I cannot believe it has been two years since I looked at that dreadful Halloween picture of me from Saturday, October 31 and immediately signed up for Weight Watchers on Monday, November 2. I don’t think I can really put into words how much my life has changed for the better in that span. Well, life changes a lot in two years no matter what.
Since 2009, I have gotten engaged, gotten married, gotten a puppy, had major back surgery, the wife had major knee surgery, moved apartments – twice and much more…
I had half attempted Weight Watchers while in college. Basically, I took my friend Lindsey’s books, photocopied them and tried to follow the plan without paying for it. Hey! I was a poor college student, what do you expect?
I tried it for awhile and had success, but then I got lazy and the rest was downhill.
Well, I can certainly say it has been different the second time around. Attending meetings has made a world of difference. Having the accountability of standing on a scale every week will definitely keep you honest! You can lie, but the scale can’t!
I wish I had started this blog at the beginning of my journey. It would be fascinating to look back on the early entries. You know, when you are still in the honeymoon stage with WW. You all know what I am talking about.
(Note: If you are just starting your weight loss journey, I highly recommend documenting the progress. I know how you probably hate taking pictures, but that is something I regret now. I don’t have many pics to compare with...)
Over the past two years, I have learned a lot about myself in terms of goals, determination, will power and boundaries … or lack thereof. There are disappointments along the way of course – how I gained 6.6 lbs that one week will still haunt me – but they were all learning experiences.
Weight Watchers has taught me how to eat a more well-balanced lifestyle. Because to be truly successful, you need to embrace it as a lifestyle change rather than a diet. There is no way you are going to keep the weight off unless you change the mental aspect.
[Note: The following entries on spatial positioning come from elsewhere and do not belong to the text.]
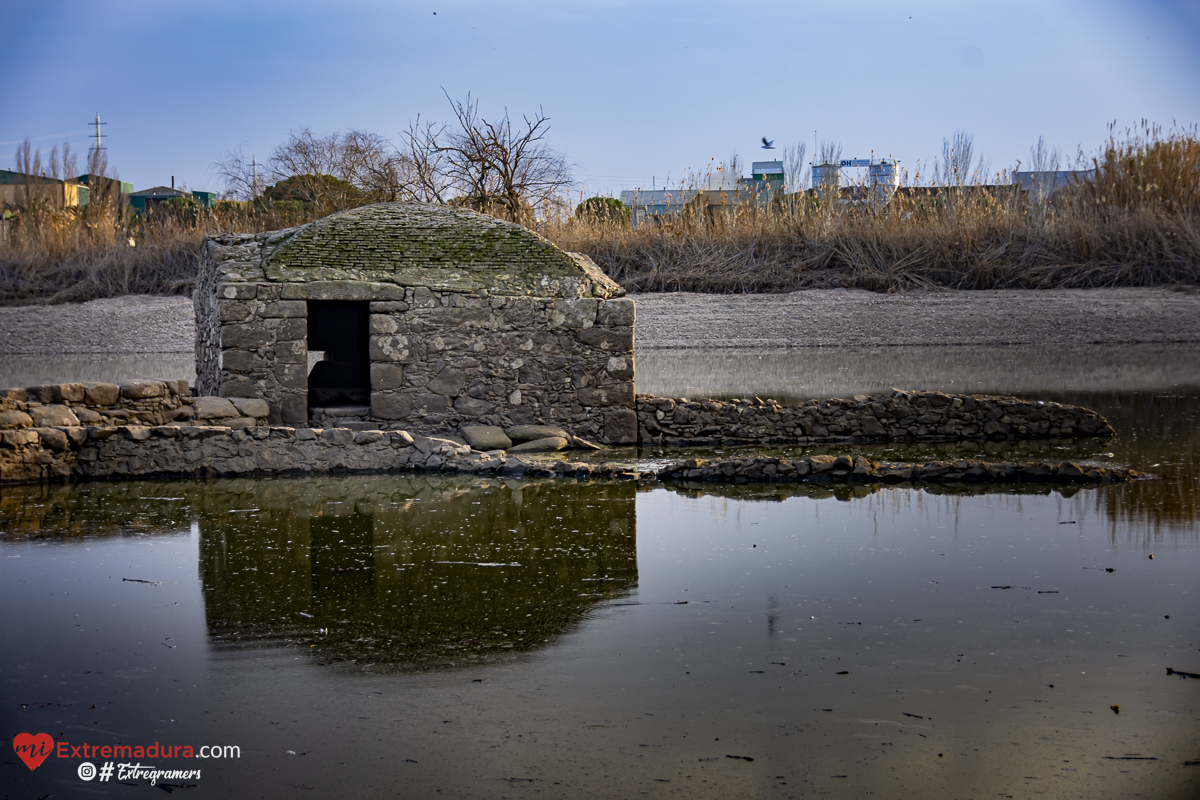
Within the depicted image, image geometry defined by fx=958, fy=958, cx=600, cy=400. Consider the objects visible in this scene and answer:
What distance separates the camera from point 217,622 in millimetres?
4516

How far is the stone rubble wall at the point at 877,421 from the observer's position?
10414mm

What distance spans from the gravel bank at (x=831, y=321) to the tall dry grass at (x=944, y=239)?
2.22ft

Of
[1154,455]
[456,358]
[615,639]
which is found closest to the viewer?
[615,639]

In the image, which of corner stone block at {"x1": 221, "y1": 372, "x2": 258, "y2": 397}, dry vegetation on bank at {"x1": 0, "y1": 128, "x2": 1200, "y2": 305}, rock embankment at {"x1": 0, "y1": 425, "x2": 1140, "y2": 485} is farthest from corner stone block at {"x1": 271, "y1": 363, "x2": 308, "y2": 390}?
dry vegetation on bank at {"x1": 0, "y1": 128, "x2": 1200, "y2": 305}

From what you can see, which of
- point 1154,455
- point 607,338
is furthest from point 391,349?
point 1154,455

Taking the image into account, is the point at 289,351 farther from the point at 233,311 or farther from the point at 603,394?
the point at 603,394

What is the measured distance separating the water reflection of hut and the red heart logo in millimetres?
1011

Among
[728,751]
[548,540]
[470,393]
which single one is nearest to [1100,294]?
[470,393]

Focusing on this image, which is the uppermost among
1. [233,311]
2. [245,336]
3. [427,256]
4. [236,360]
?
[427,256]

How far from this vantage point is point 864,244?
77.3 ft

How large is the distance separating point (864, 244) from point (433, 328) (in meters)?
15.9

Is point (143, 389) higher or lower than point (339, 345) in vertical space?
lower

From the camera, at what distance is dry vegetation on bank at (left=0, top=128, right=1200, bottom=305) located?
2214 centimetres

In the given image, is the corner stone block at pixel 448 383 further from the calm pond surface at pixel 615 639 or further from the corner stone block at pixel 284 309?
the calm pond surface at pixel 615 639
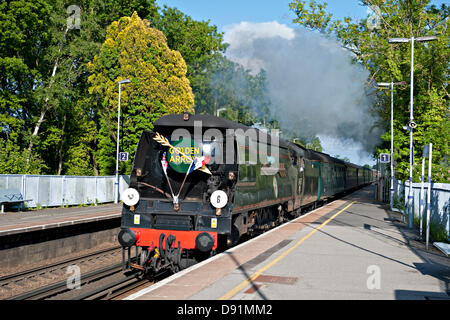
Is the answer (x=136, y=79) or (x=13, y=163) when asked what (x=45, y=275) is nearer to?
(x=13, y=163)

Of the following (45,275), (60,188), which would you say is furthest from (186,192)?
(60,188)

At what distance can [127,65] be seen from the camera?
3238 cm

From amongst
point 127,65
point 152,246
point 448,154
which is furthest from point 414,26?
point 152,246

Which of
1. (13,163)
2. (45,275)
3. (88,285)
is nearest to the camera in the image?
(88,285)

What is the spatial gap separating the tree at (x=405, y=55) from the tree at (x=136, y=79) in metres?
12.5

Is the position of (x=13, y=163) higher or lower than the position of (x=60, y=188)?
higher

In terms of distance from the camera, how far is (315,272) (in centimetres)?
788

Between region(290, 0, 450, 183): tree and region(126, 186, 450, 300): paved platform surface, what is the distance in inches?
432

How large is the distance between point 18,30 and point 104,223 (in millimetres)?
17400

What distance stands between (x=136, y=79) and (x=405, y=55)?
1853 cm

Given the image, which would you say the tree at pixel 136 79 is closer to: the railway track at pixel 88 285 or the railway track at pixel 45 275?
the railway track at pixel 45 275

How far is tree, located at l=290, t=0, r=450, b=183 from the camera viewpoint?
882 inches

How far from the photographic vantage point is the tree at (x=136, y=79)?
3238 centimetres

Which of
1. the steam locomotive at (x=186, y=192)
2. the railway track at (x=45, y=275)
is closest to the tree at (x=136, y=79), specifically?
the railway track at (x=45, y=275)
Speaking of mental aspect. That may be my biggest struggle to date. I am very good at motivating others and making sure that others see the positives in their lives. But, when it comes to me, I am my worst critic. I have talked about this before, but it is hard for me to compliment myself. It is hard for my brain to process compliments.
I honestly want to work on this.
This anniversary gave me a reason to focus on how far I have come in this journey. I don’t often put pictures side-by-side from the beginning and now. It is something I recommend to everyone. It really puts the change in perspective since you see yourself everyday.
There are days when I look in the mirror and I still see the old me. I now keep this comparison picture as my profile picture for my blog’s Facebook page. Now I have to look at it on a daily basis. It is a consistent reminder for me that I am no longer that person.
I am now a person that will get up every morning at 5:30 and go to the gym or Spinning or out for a run.
I no longer hide behind excuses. I no longer hide behind being lethargic. I no longer hide behind 50 lbs of protection.
By no means am I 100% comfortable in my own skin, but I am getting there. I realized that this morning as I suited up for my 8-mile training run with a friend. I left the house wearing only running tights. I didn’t put shorts over them. I didn’t take them off and wear baggier pants. Nope. I was okay enough to wear the pants in public … and I survived. :)
I am most proud of being considered "an inspiration." Since I have joined WW, I know at least a dozen of my friends and family who have also signed up - all because of little 'ol me. The extended support is amazing. Seeing a friend hit their first 10 lbs lost and knowing I had something to do with it - is a feeling that cannot be topped.
Besides thanking my many WW leaders over the past couple of years, my supportive wife and my friends, I want to thank me. No one, but me made the choices I have. I took ownership of my life and I have never been happier.
I raise my water glass to the next couple years of this journey. As I fight to finally hit Goal and most importantly Lifetime! It will happen. Why? Because I said so.